Code Push → CI Pipeline → Build → Security Scan → Deploy to Dev
                                                        ↓
                                              Integration Tests
                                                        ↓
                                              Promote to Staging
                                                        ↓
                                              E2E Tests + Canary Analysis
                                                        ↓
                                              Deploy to Production (manual gate)

Rollback

# Automatic rollback on failed health checks (via Flagger)
# Manual rollback via ArgoCD
argocd app rollback <app-name>

# Or via kubectl
kubectl rollout undo deployment/<deployment-name>

Container Images

Published to GitHub Container Registry:

ghcr.io/jasontm17/internal_developer_platform_devops/idp-api:latest
ghcr.io/jasontm17/internal_developer_platform_devops/idp-portal:latest

Tagged releases:

ghcr.io/jasontm17/internal_developer_platform_devops/idp-api:v1.0.0
ghcr.io/jasontm17/internal_developer_platform_devops/idp-portal:v1.0.0

Documentation

Document Description
Architecture Overview System design and technology radar
API Documentation OpenAPI 3.1 spec and examples
ADR Records 10 Architecture Decision Records
Operations Runbooks Disaster recovery, incident response
SLO Definitions Service Level Objectives
Onboarding Guide New developer setup guide
Security Policy Vulnerability reporting process
Contributing Guide How to contribute
Changelog Release history
Release Process Versioning and release workflow
Branching Strategy Git workflow documentation
Roadmap Feature roadmap and milestones

Development Commands

# Development
pnpm dev                    # Start all services in dev mode
pnpm build                  # Build all packages
pnpm clean                  # Clean build artifacts

# Code Quality
pnpm lint                   # Run ESLint across all packages
pnpm lint:fix               # Auto-fix lint issues
pnpm format                 # Format code with Prettier
pnpm format:check           # Check formatting
pnpm typecheck              # TypeScript type checking

# Testing
pnpm test                   # Run all tests
pnpm test:unit              # Run unit tests only
pnpm test:integration       # Run integration tests

# Infrastructure
make terraform-plan         # Preview infrastructure changes
make terraform-apply        # Apply infrastructure changes
make k8s-deploy             # Deploy to Kubernetes

Contributing

Contributions are welcome. See the Contributing Guide for details.

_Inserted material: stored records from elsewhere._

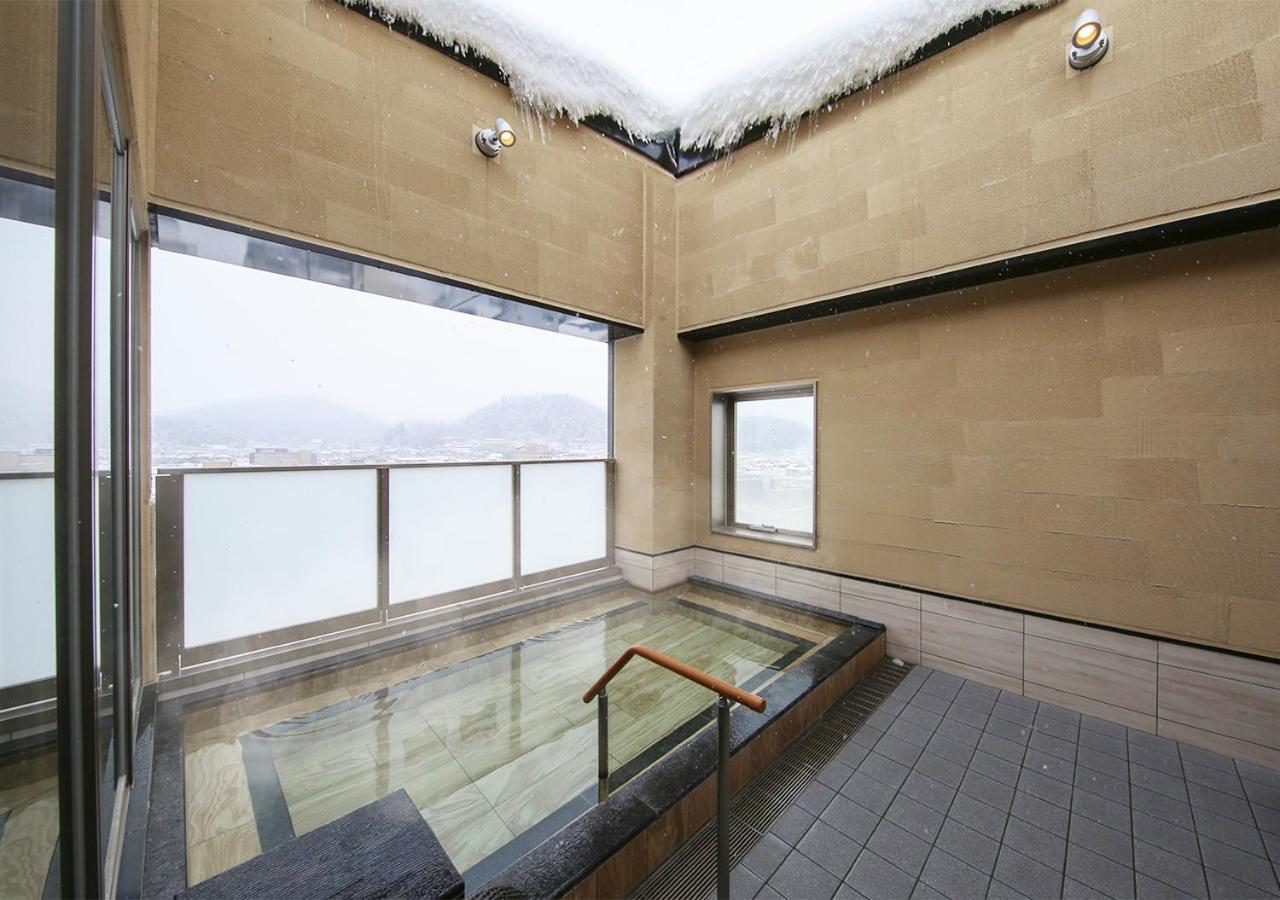 Hotel And Spa Gift Takayama Takayama  Exterior photo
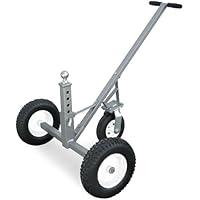 Algopix Similar Product 7 - Tow Tuff Adjustable Steel Trailer Dolly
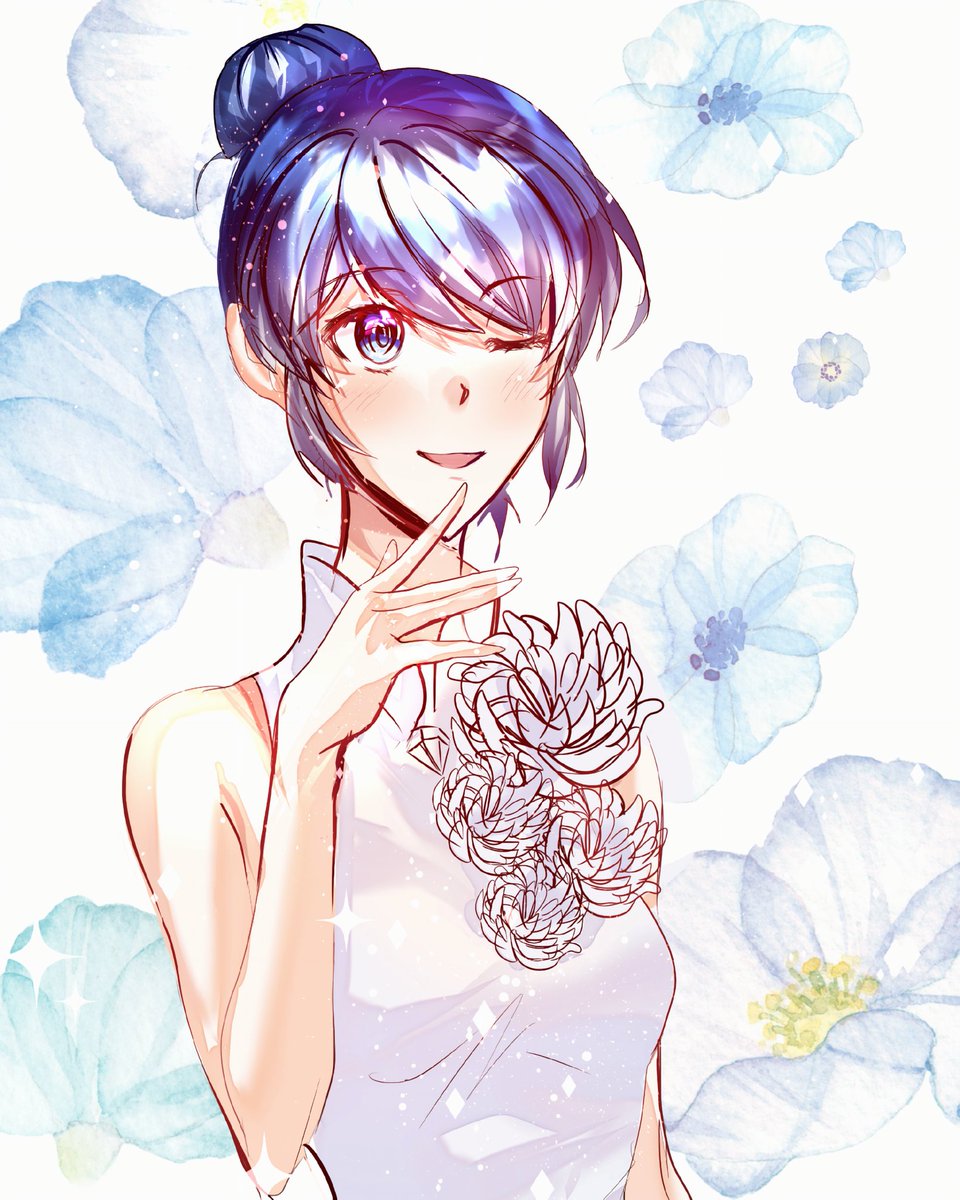 다이아몬드 댄스편 마리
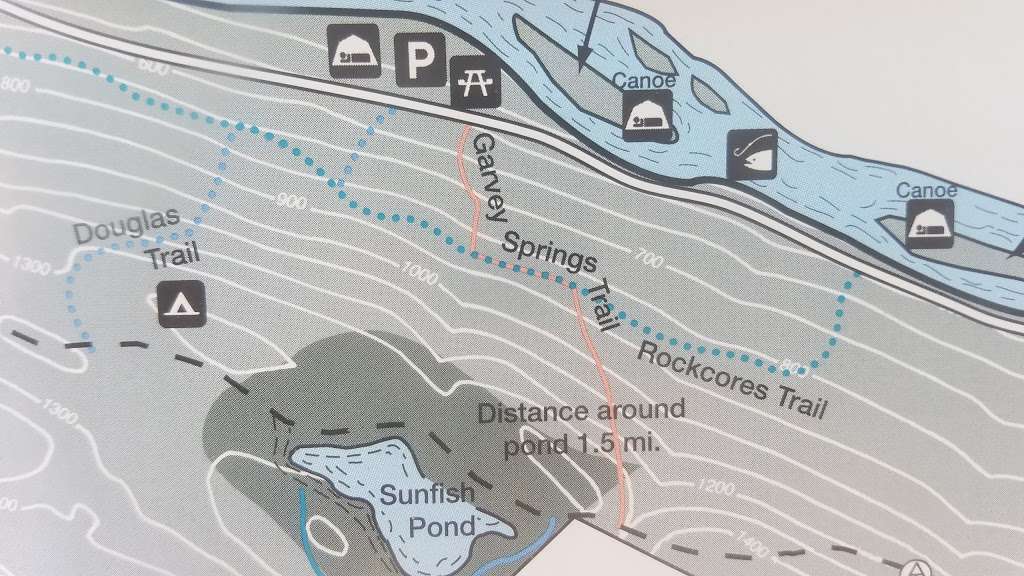 Douglas Parking Lot Trailhead | 134 Old Mine Rd, Columbia, NJ 07832, USA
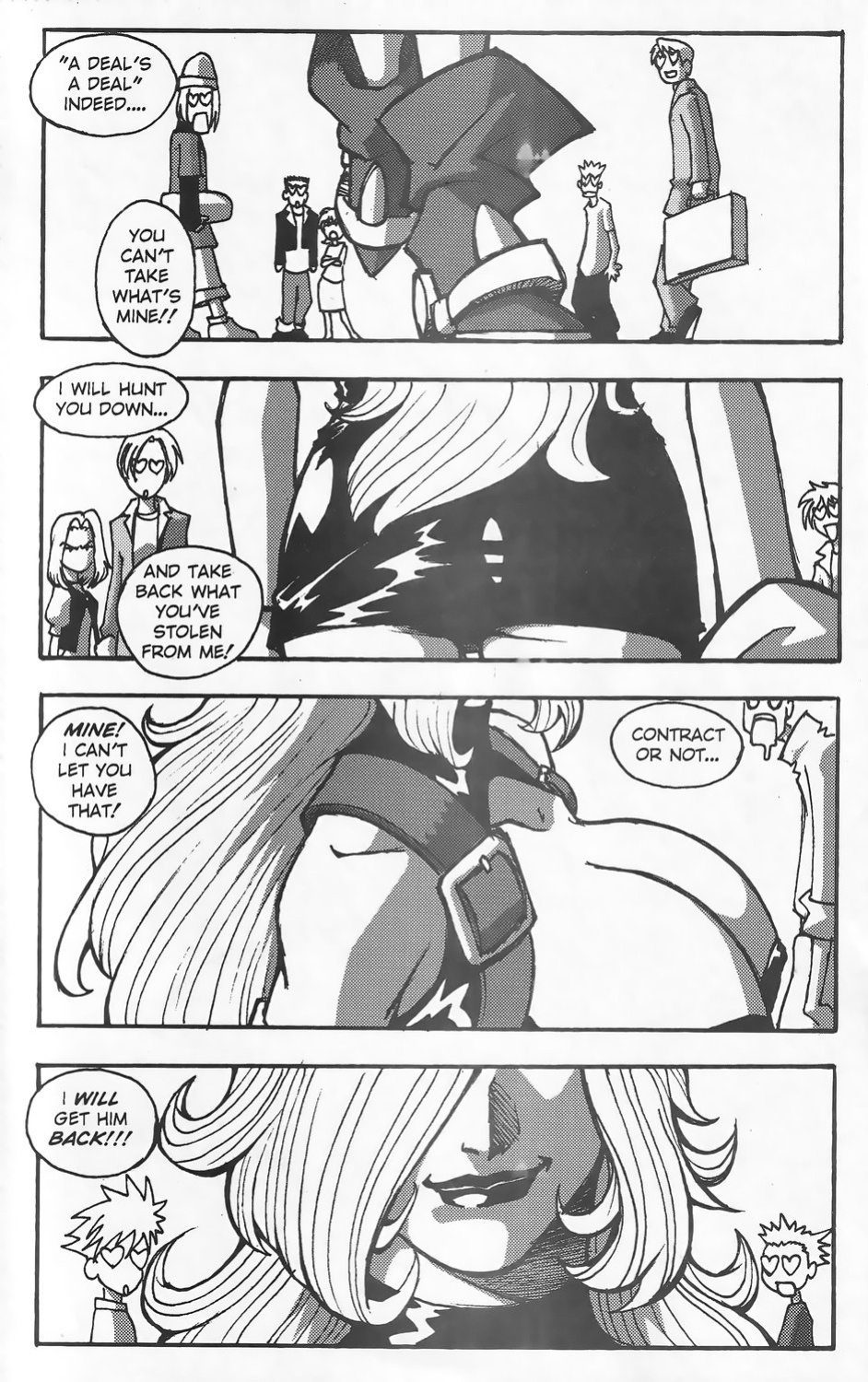 Milk! Volume 36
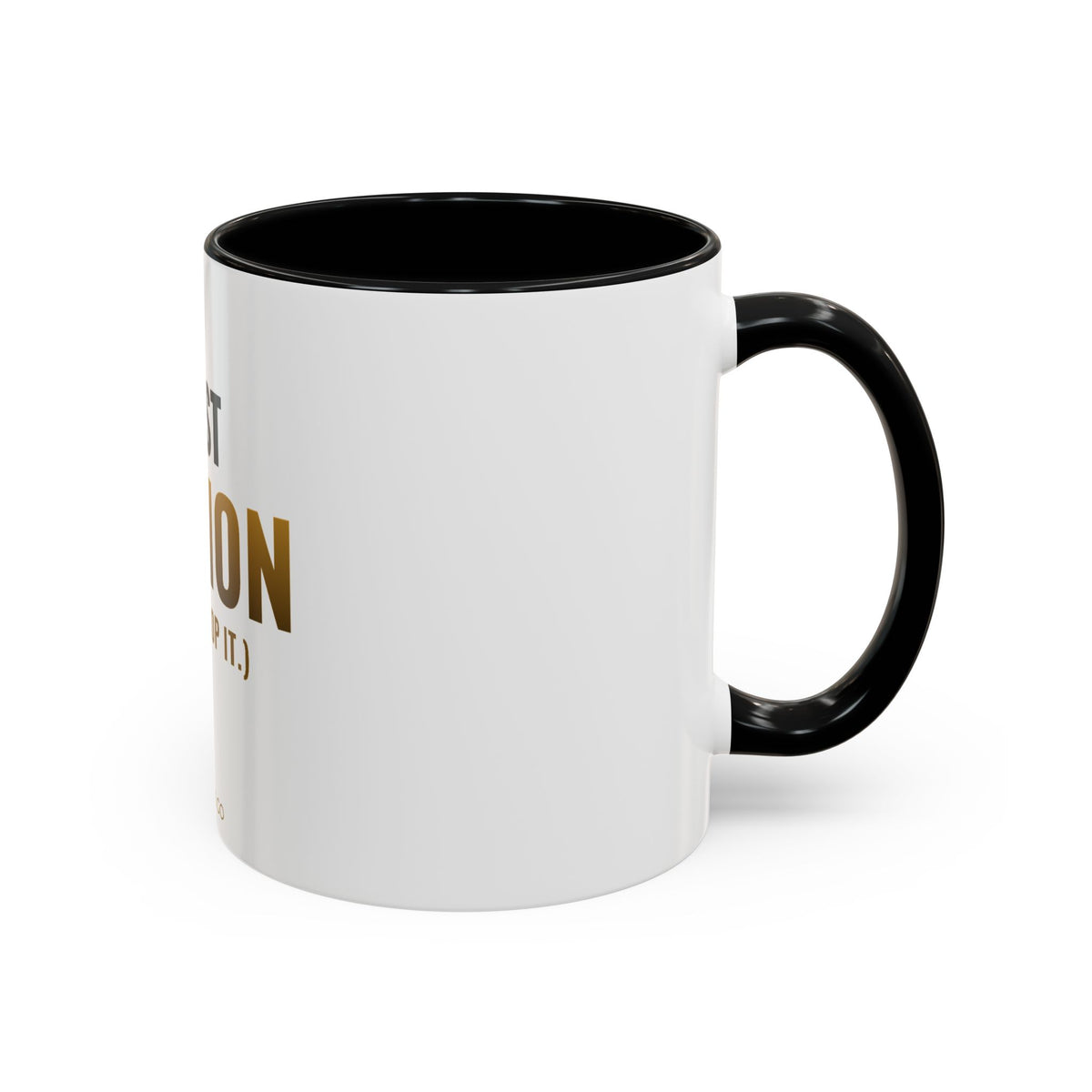 First Edition Mug (Don't Drop)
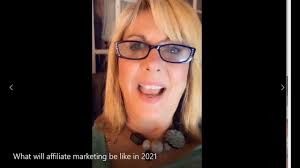 What will affiliate marketing be like in 2021? Babs Wagner answers!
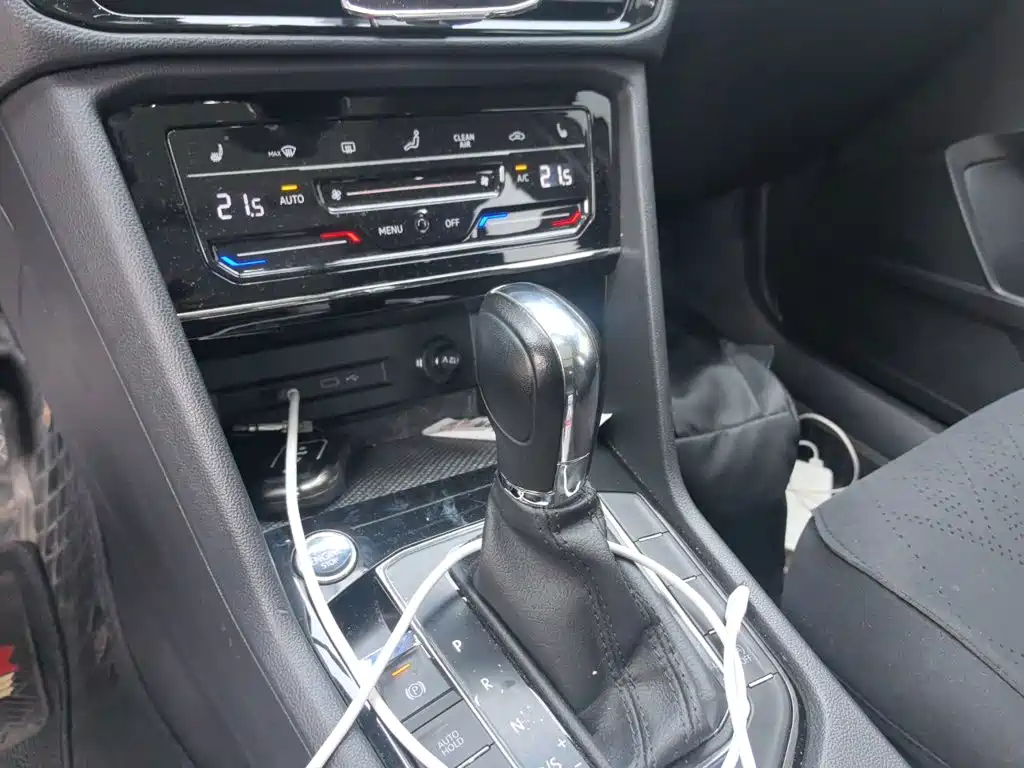 Volkswagen Tharu 2022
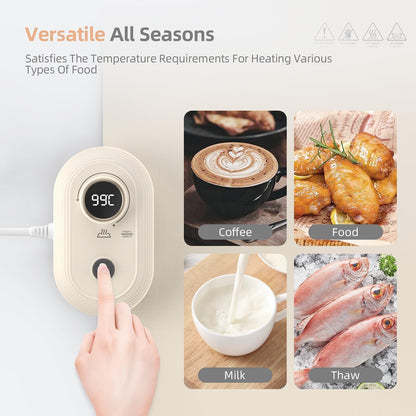 CuisineKeeper – Ideale Lösung für die perfekte Temperatur deiner Mahlzeiten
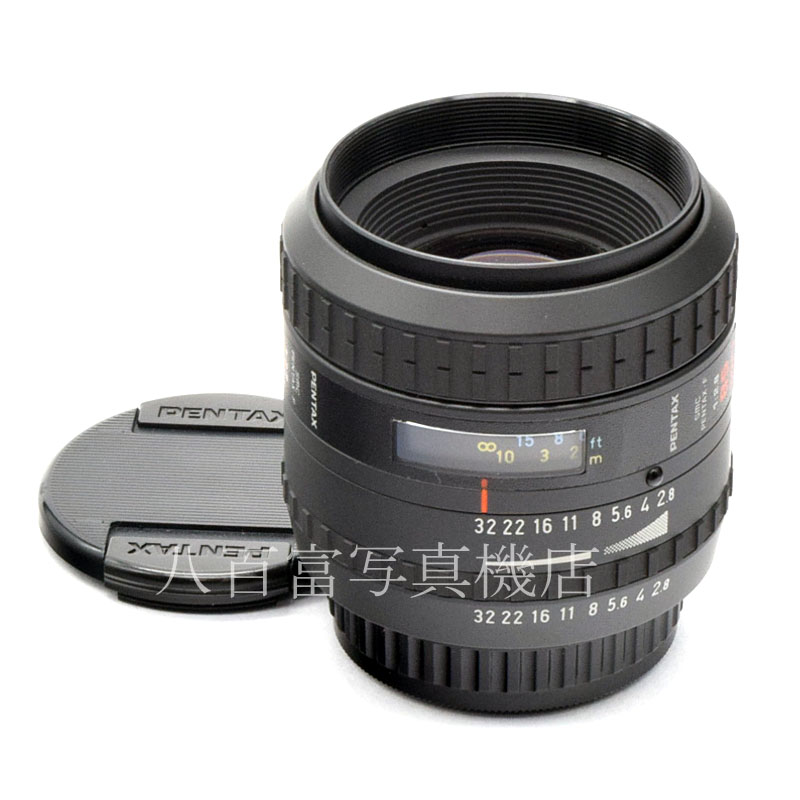 【中古】 SMC ペンタックス F SOFT 85mm F2.8 PENTAX ソフト 中古交換レンズ  46218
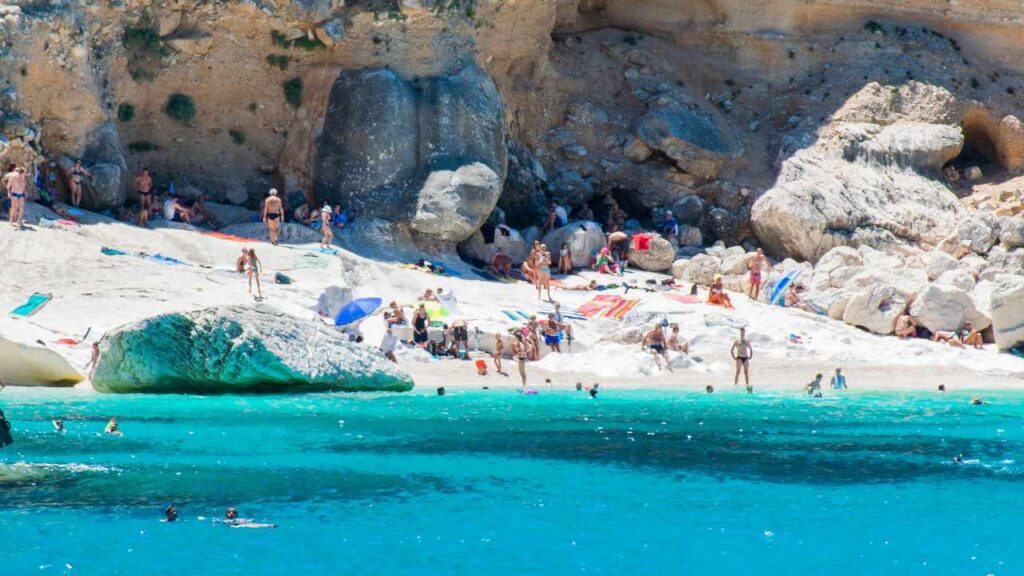 spiaggia 2025 Cala Goloritzé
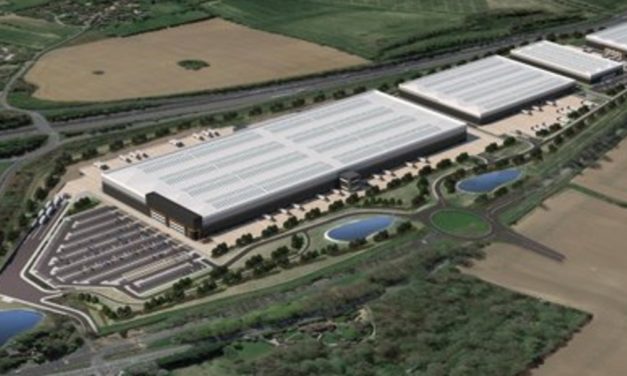 Basingstoke warehouse scheme refused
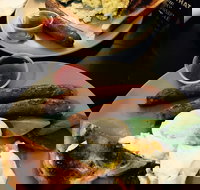 Stone Wall Cafe - South Australia Travel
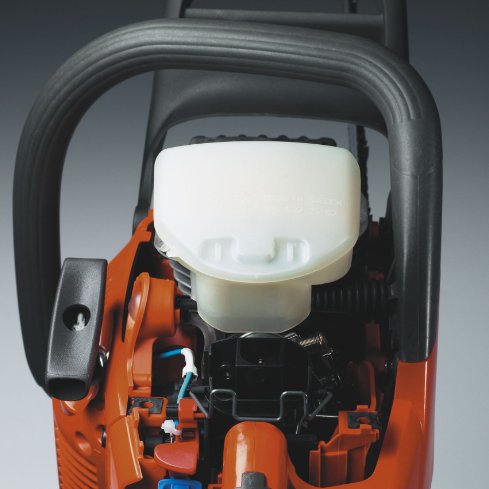 MOTOSIERRA HUSQVARNA 445 18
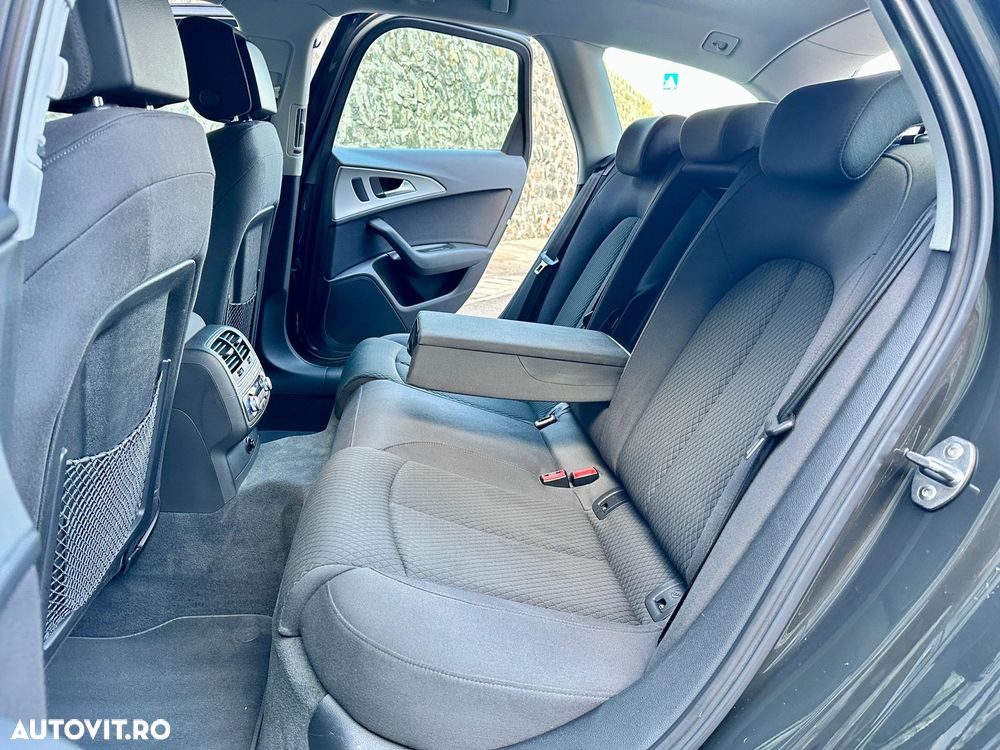 Audi A6 Avant 2.0 TDI Ultra DPF S tronic - 27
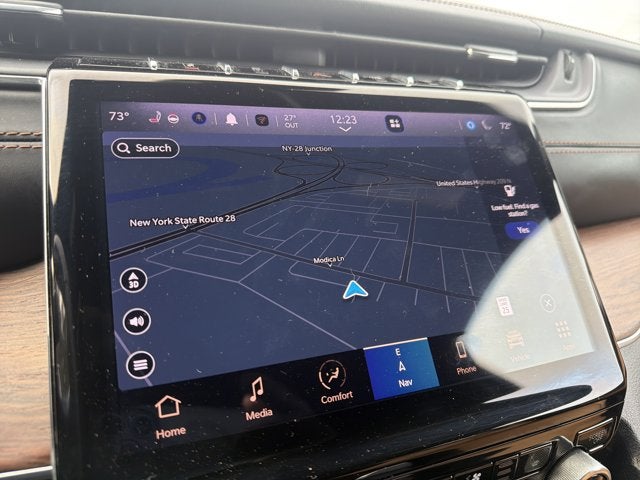 2022 Jeep Grand Cherokee Summit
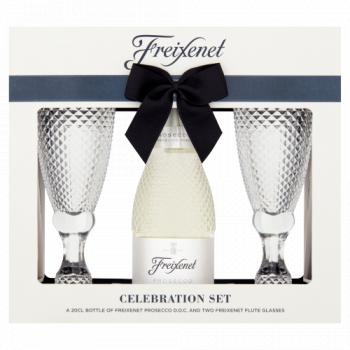 Freixenet Celebration Set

[VN] Mọi đóng góp đều được hoan nghênh! Dù là sửa lỗi nhỏ, cải thiện tài liệu, hay đề xuất tính năng mới — hãy thoải mái mở issue hoặc pull request. Đây là dự án học tập nên mình rất trân trọng mọi góp ý từ cộng đồng.

  1. Fork the repository
  2. Create your feature branch (git checkout -b feature/amazing-feature)
  3. Commit your changes (git commit -m 'feat: add amazing feature')
  4. Push to the branch (git push origin feature/amazing-feature)
  5. Open a Pull Request

Commit Convention

This project uses Conventional Commits:

  • feat: New features
  • fix: Bug fixes
  • docs: Documentation changes
  • chore: Maintenance tasks
  • ci: CI/CD changes
  • refactor: Code refactoring
  • test: Test additions/changes
  • perf: Performance improvements

License

This project is licensed under the MIT License. See the LICENSE file for details.